Short descriptive text snippets:
▬▬▬▬▬▬

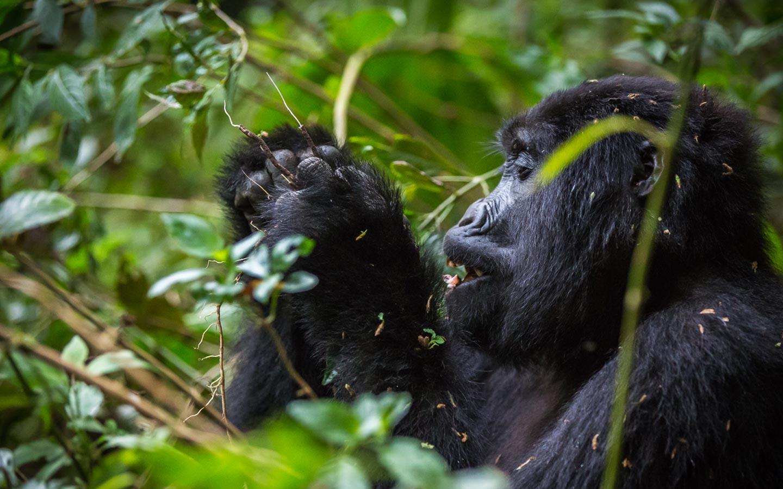 Uganda Gorilla Habituation Safari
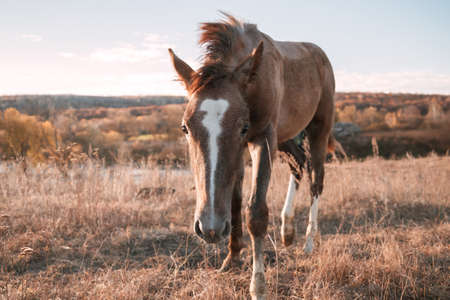 Animals mammals one young brown horse foal in a field in a meadow on a pasture in autumn 免版税图像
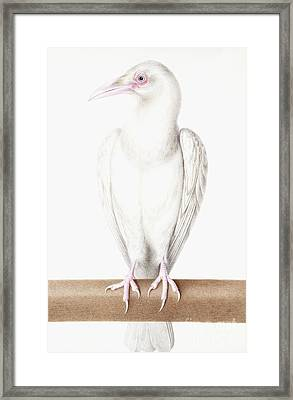 Albino Crow Framed Print by Nicolas Robert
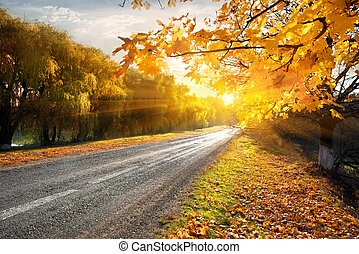 Highway and autumn - Highway through the autumn forest in...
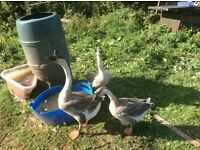 Chinese geese forsale collection only torquay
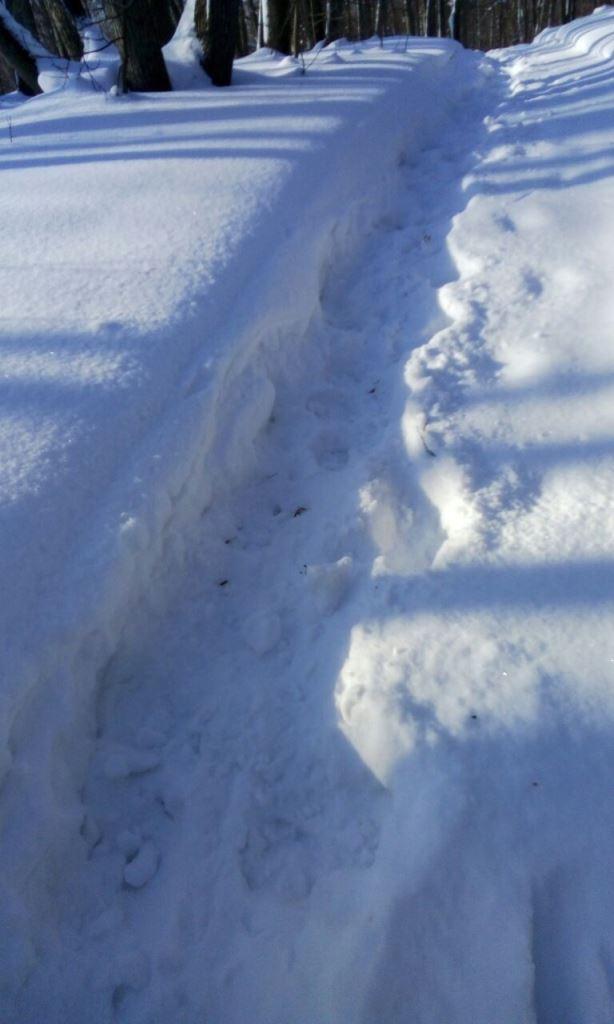Присоединяйся к лыжникам!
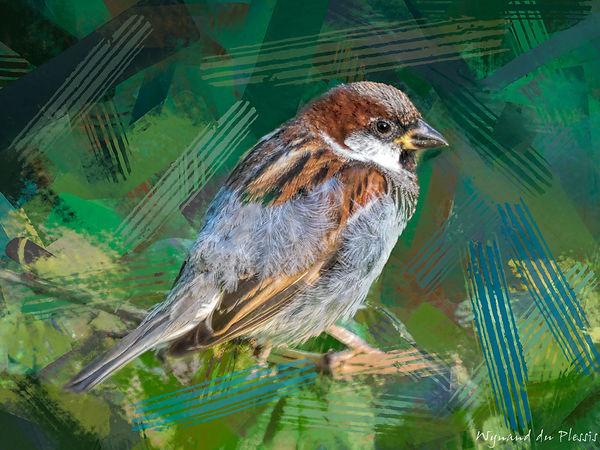 Bird photo to bird art printed on canvas - HOUSE SPARROW male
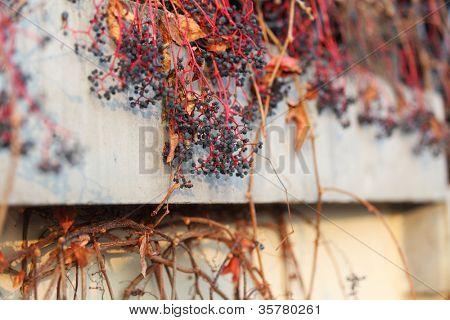 dry grape on wall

▬▬▬▬▬▬

> [Required action]:
Only the lines from the line with "Albino Crow Framed Print by Nicolas Robert" to the end of the records should be repeated, exactly and without pictures.

> [Final answer]:
 Albino Crow Framed Print by Nicolas Robert
 Highway and autumn - Highway through the autumn forest in...
 Chinese geese forsale collection only torquay
Присоединяйся к лыжникам!
 Bird photo to bird art printed on canvas - HOUSE SPARROW male
 dry grape on wall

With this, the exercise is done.